* **ФРАГМЕНТ ИСТОЧНИКА**:

★ ★ ★ ★ ★

Шрифт:
Интервал:
Закладка:
Из моих знакомых сайты умеет делать только Коля. Я некоторое время раздумываю, не будет ли это коррупцией, позвать своего братаделать сайт? Но, думаю, ладно, не велика коррупция, всего-то 600 евро, и премия получает не только дизайнера и верстальщика, но и человека, который отвечает за весь фирменный стиль премии, в будущем ему придётся договариваться с типографиями и самой Щепаньской. Какая коррупция – практически благотворительность!
А Бухалик тем временем взялась за премию всерьёз. Она, похоже, чувствует, что неопытные белорусы без её экспертного мнения не смогут выбрать даже цвет сайта. Она требует, чтоб я показал ей макет. Говно, говорит она, а не макет! У нас в Варшаве в такой цвет лестничные клетки красят. И присылает пруф – фото лестничной клетки. Я её поздравляю и говорю, что в Минске красят в другой, пруф тоже прикрепляю. Если я ещё буду фоном сайта заниматься, то кто соберёт все книжки за последний год?

★ ★ ★ ★ ★

* **ЗАДАНИЕ 1**: Воспроизведите из отрывка о сайте премии фрагмент, начиная с «А Бухалик тем» и далее вплоть до «за последний год?».
* **ЗАДАНИЕ 2**:
Ответьте по отрывку о сайте премии:
(а) Во сколько евро обойдётся сайт?
(б) С чем Бухалик сравнила цвет макета?
(в) Что Бухалик прислала в подтверждение?
* **ЗАДАНИЕ 3**: Подхватите отрывок о сайте премии и продолжите его после последнего предложения.

Сохранённые записи набора данных:
★ ★ ★ ★ ★

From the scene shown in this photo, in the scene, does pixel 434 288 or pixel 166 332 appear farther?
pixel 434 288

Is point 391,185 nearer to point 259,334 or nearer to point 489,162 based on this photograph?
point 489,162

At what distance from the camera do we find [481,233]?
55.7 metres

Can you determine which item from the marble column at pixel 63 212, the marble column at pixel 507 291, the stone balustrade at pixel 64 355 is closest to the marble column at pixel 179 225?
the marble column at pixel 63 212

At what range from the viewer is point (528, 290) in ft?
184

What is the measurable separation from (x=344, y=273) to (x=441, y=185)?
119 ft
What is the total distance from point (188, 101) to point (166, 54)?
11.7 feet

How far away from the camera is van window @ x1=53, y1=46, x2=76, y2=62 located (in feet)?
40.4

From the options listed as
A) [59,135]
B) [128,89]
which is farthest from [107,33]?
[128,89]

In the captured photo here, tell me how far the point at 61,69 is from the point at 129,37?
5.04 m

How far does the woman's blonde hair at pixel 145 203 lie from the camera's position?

★ ★ ★ ★ ★

* **ПИСЬМЕННЫЙ ОТВЕТ 1**:
А Бухалик тем временем взялась за премию всерьёз. Она, похоже, чувствует, что неопытные белорусы без её экспертного мнения не смогут выбрать даже цвет сайта. Она требует, чтоб я показал ей макет. Говно, говорит она, а не макет! У нас в Варшаве в такой цвет лестничные клетки красят. И присылает пруф – фото лестничной клетки. Я её поздравляю и говорю, что в Минске красят в другой, пруф тоже прикрепляю. Если я ещё буду фоном сайта заниматься, то кто соберёт все книжки за последний год?

* **ПИСЬМЕННЫЙ ОТВЕТ 2**:
(а) В 600 евро.
(б) С цветом, в который в Варшаве красят лестничные клетки.
(в) Фото лестничной клетки.

* **ПИСЬМЕННЫЙ ОТВЕТ 3**:
Если кто-то думает, что книги номинируют авторы или издатели, то это заблуждение, прошу больше так не думать. Своим ходом на премию добирается 5-7, в лучшем случае однажды было 11 книжек. Остальные должны номинироваться как? С этим интересным вопросом я столкнулся внезапно. Оказалось, что и тут никакого механизма нет. Я предполагаю, что в первую премию Марыйка просто обзванивала всех независимых издателей (база телефонов мне перешла в наследство), а какие-то книги ей подсказали члены жюри – вероятно, именно так в первую премию попали книги издательств зависимых. Но мне казалось, что список первой премии был не полным – 18-20 книг (на рукописных бюллетенях было сложно разобрать). В общем, после того, как я обзвонил всех независимых издателей, после того, как члены жюри мне ничего не посоветовали, я погрузился в изучение сайтов государственных издательств и нарыл более сорока книг! Точно не уверен, но мне показалось, что жюри не очень ожидало такого количества и начало задавать мне вопросы, а кто номинировал такую-то книгу? А сякая-то книга это что – проза? Я рассказывал им очевидные вещи, которые почему-то не были им известны из первой премии, что книги никто не номинирует, это я узнал, что такие книги вышли, и если вы решаете, что они подходят на премию, то предлагаю вам их номинировать. Я не уверен, что жюри осознало, что произошло, но список был принят. А произошло на самом деле рождение механизма номинирования книг!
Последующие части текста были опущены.